Another secondary objective of this study is to test whether the addition of Metformin ( to S-o-C) is safe in patients with proteinuria and FSGS. This will be accomplished by specific questionnaires and blood tests geared towards MF-associated adverse effects.
Results of this study will inform a larger, phase 2/3 randomized trial which will evaluate the efficacy of MF treatment versus placebo in attenuating proteinuria and kidney function decline in FSGS.
Eligibility
Inclusion Criteria:
- Provision of signed and dated informed consent form
- Stated willingness to comply with all study procedures and availability for the duration of the study
- Male or female, aged greater than or equal to 18 years, but </= 80 years age at the time of signing the informed consent
- Biopsy-confirmed primary FSGS as defined by expert renal pathology at either institutions. For homogeneity of diagnoses, demonstrable segmental or global sclerosis lesions (>/=1 glomerulus) with diffuse podocyte foot process effacement by electron microscopy (>/+ 50% of examined glomerular tufts).
- Therapeutic plan by treating physician for immunomodulatory treatment using Glucocorticoids.
- Ability to take oral medication and be willing to adhere to the MF or Placebo regimen
- For females of reproductive potential: use of highly effective contraception for at least 1 month prior to screening and agreement to use such a method during study participation and for an additional 12 weeks after the end of VPA administration. For males of reproductive potential: use of condoms or other methods to ensure effective contraception with partner.
Exclusion Criteria:
- Liver disease: confirmed cirrhosis liver (any stage), acute hepatitis (> 2 fold increase in liver enzymes, any coagulopathy, hyperbilirubinemia, ascites or encephalopathy)

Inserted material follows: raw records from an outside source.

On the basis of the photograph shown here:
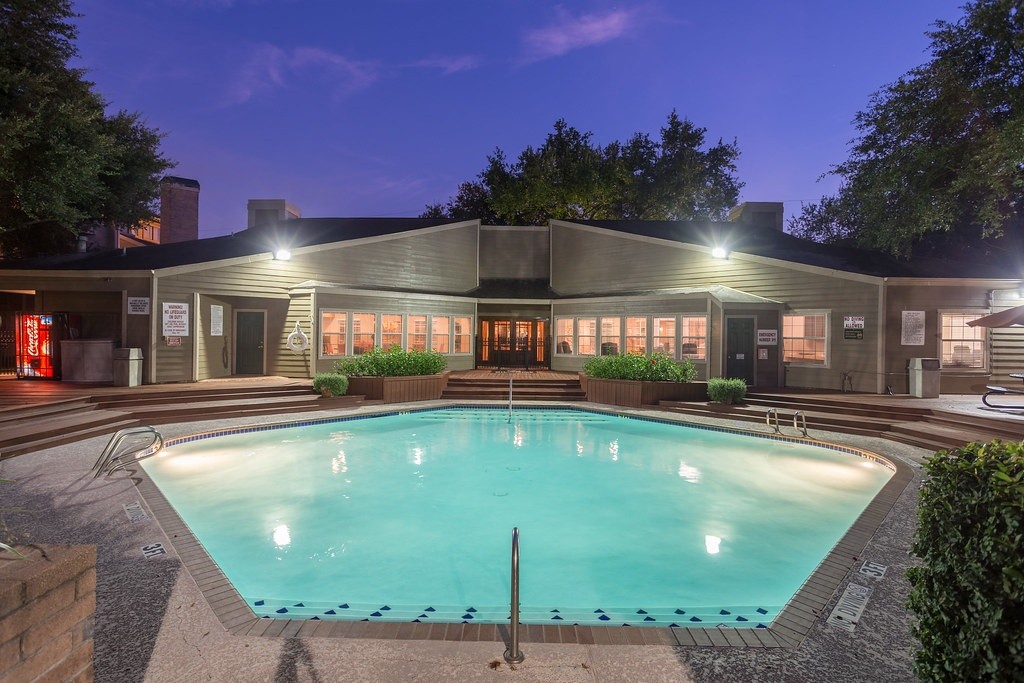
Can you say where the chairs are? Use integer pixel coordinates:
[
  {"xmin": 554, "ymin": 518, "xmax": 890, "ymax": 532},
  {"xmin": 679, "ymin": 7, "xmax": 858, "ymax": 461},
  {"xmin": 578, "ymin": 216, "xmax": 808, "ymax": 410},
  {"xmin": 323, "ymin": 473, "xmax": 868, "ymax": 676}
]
[
  {"xmin": 561, "ymin": 340, "xmax": 704, "ymax": 362},
  {"xmin": 323, "ymin": 341, "xmax": 446, "ymax": 354}
]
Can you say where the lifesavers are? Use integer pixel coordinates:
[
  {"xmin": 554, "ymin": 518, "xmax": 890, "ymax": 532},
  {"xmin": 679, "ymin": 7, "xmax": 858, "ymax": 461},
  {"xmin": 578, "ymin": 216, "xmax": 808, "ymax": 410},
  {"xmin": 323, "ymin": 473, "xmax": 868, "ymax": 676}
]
[{"xmin": 288, "ymin": 332, "xmax": 308, "ymax": 352}]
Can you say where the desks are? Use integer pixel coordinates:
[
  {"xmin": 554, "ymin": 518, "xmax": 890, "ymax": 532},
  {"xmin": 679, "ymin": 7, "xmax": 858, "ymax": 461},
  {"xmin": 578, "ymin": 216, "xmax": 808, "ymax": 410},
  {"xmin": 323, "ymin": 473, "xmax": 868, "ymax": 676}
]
[{"xmin": 1008, "ymin": 373, "xmax": 1024, "ymax": 386}]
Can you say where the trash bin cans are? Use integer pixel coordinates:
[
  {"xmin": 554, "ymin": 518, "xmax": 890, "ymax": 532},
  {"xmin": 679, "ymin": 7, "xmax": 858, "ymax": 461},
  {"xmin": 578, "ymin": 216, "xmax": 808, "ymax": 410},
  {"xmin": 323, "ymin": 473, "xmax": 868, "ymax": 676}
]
[
  {"xmin": 908, "ymin": 358, "xmax": 940, "ymax": 397},
  {"xmin": 114, "ymin": 349, "xmax": 144, "ymax": 389}
]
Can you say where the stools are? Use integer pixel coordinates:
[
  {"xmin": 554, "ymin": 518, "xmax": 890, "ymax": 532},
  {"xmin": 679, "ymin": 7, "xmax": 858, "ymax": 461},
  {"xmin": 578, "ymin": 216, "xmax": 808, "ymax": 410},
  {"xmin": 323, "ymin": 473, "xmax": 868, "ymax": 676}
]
[{"xmin": 982, "ymin": 385, "xmax": 1024, "ymax": 408}]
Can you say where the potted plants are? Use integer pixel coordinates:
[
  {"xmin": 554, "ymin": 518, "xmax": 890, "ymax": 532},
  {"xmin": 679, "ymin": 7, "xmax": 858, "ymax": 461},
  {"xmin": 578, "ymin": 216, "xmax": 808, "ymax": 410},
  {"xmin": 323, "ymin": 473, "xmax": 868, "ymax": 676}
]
[
  {"xmin": 313, "ymin": 372, "xmax": 350, "ymax": 398},
  {"xmin": 707, "ymin": 377, "xmax": 747, "ymax": 405}
]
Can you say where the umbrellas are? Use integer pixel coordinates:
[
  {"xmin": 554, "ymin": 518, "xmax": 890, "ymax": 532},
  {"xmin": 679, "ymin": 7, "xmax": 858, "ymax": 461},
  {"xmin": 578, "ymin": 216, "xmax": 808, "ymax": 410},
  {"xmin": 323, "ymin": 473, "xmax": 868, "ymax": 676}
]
[{"xmin": 966, "ymin": 305, "xmax": 1024, "ymax": 328}]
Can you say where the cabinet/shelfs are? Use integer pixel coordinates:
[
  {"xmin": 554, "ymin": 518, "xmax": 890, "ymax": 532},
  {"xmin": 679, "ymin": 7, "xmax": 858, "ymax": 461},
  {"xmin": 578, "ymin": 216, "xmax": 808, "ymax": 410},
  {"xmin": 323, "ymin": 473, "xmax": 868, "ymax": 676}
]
[{"xmin": 60, "ymin": 338, "xmax": 116, "ymax": 382}]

- estimated GFR < 32 ml/min
- Diabetes Mellitus diagnosis at the time of biopsy or need for oral hypoglycemic agents/Insulin, or taking Metformin for other indications
- Treatment with another investigational drug or other intervention within 3 months
- Current pregnancy or desire to become pregnant during the study period
- Unwilling to use two forms of birth control (for women of childbearing age)
- Under hospice care
- Confirmed Dementia diagnoses in EMR problem list
- Incarceration
- Homelessness
- Inability to consent
- Currently enrolled in (or completed within the past 30 days) a study of an investigational drug or device.
- Life expectancy of less than 6 months as determined by the clinical judgement of the patient's primary physician
- Allergy or sensitivity to Metformin
- Platelet count < 100,000/µL; INR > 1.5; Bleeding diathesis or blood thinner use contraindicating biopsy.
- Simultaneous use of Carbonic anhydrase inhibitor agents
- Use of systemic immunosuppressive medication for non-renal indications.